Erstellung eines systematischen Überblicks und Bewertung des aktuellen medizinischen Wissensstandes über die langfristigen Auswirkungen der am häufigsten eingesetzten kieferorthopädischen Behandlungsarten auf die Mundgesundheit sowie eine Darstellung des weiteren Forschungsbedarfs zur Feststellung der Evidenz und des Nutzens kieferorthopädischer Behandlungen.

Kieferorthopädische Maßnahmen sind häufig durchgeführte zahnmedizinische Interventionen. Wie bei allen Interventionen in der medizinischen Versorgung stellt sich die Frage, in welcher Weise es wissenschaftliche Belege (Evidenzen) für die Wirksamkeit und den langfristigen Nutzen dieser Maßnahmen gibt. Angesichts der Kombination von hoher Anwendungshäufigkeit mit den damit verbundenen beträchtlichen finanziellen Aufwendungen ist die wissenschaftliche Absicherung von kieferorthopädischen Maßnahmen von besonderer Bedeutung.

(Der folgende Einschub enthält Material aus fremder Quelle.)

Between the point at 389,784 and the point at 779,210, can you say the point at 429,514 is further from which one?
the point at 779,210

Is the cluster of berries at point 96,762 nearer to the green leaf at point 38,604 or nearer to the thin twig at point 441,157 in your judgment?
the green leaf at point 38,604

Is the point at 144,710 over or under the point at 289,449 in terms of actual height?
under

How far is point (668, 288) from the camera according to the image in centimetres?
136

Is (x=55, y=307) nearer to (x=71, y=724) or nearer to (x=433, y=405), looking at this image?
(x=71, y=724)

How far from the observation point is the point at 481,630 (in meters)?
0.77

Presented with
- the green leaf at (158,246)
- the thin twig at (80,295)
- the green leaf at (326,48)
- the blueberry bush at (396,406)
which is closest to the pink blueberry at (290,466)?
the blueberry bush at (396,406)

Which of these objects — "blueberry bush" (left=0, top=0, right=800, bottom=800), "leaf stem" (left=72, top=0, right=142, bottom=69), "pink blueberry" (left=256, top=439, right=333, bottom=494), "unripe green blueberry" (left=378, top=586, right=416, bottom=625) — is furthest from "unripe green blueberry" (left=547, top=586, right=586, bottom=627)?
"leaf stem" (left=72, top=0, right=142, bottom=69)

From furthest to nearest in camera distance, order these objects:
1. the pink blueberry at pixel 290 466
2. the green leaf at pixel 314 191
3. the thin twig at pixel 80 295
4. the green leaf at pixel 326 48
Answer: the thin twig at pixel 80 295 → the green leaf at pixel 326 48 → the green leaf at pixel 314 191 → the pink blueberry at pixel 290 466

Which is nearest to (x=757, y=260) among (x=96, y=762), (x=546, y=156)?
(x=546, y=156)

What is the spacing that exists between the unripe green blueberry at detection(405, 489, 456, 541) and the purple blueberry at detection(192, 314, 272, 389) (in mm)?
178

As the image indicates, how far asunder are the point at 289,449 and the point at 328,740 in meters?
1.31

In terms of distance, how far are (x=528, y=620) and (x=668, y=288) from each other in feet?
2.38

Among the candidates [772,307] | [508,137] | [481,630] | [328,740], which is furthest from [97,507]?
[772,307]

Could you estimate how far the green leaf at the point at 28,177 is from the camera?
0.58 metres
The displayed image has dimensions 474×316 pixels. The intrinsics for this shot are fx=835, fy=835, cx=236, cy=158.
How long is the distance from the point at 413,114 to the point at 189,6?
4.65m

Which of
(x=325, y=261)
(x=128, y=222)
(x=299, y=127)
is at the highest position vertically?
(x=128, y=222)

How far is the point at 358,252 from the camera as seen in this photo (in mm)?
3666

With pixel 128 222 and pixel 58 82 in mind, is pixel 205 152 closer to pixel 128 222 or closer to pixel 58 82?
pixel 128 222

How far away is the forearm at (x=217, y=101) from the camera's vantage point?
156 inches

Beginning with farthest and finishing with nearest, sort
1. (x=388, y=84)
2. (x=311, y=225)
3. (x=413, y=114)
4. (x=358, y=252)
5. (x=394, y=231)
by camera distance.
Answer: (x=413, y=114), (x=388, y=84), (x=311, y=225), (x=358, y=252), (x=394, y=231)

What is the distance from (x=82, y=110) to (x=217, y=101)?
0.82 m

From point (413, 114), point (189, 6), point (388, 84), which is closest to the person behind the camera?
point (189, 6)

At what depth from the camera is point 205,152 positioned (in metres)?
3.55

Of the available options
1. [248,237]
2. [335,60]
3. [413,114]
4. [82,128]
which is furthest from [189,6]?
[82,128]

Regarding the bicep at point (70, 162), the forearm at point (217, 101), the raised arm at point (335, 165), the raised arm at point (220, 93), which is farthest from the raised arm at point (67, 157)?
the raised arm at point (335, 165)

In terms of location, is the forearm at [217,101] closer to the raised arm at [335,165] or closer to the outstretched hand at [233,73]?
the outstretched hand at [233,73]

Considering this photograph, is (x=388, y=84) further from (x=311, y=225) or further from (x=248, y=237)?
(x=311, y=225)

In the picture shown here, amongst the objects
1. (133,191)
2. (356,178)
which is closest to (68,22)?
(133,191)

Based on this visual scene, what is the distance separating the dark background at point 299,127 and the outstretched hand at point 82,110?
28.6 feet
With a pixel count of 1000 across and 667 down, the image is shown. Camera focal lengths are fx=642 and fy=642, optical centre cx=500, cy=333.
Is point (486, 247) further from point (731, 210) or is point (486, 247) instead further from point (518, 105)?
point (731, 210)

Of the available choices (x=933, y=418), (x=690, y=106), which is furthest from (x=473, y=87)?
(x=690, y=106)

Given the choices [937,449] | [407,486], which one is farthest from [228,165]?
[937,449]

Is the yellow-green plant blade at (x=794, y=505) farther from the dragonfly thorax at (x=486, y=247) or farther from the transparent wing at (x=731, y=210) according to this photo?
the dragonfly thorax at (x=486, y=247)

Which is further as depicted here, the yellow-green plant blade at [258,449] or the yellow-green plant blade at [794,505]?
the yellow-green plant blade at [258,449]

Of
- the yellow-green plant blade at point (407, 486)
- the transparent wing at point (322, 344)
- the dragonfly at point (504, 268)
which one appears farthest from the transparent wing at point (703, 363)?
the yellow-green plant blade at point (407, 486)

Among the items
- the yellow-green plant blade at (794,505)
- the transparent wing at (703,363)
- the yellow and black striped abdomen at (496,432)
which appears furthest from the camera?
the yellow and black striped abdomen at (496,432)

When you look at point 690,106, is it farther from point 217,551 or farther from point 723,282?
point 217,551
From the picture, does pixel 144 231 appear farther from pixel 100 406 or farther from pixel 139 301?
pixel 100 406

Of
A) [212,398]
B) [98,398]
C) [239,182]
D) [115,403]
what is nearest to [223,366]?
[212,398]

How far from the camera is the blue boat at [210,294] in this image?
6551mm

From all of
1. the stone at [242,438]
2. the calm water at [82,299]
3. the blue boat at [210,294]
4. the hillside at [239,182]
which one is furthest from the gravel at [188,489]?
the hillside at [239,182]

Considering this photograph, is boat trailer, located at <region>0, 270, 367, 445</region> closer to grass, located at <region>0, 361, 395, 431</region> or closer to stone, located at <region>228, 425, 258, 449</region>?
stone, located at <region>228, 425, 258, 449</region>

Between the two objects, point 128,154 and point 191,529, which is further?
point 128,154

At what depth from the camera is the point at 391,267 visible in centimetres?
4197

Es fehlt bislang an einer zusammenfassenden Darstellung und evidenzorientierten Einschätzung

  • des wissenschaftlich-medizinischen Sachstands über die langfristigen Auswirkungen der wichtigsten kieferorthopädischen Behandlungsarten auf die
    Mundgesundheit,
  • der dafür eingesetzten Leistungen der gesetzlichen Krankenversicherung und der Selbstzahlerleistungen,
  • eventueller weiterer Forschungsbedarfe und des voraussichtlichen Zeithorizonts für weitere Studien, um die Evidenz und den Nutzen kieferorthopädischer
    Behandlungen festzustellen.

Der Rechnungsprüfungsausschuss des Bundestages hat das Bundesministerium für Gesundheit (BMG) aufgefordert, ein wissenschaftliches Institut mit einem Gutachten zu diesen Aspekten zu beauftragen. Die Ergebnisse des Gutachtens bilden die Grundlage, um die kieferorthopädische Versorgungslage,
Behandlungsnotwendigkeiten und –ziele sowie Qualitätsindikatoren und –kontrollen auswerten zu lassen bzw. zu entwickeln.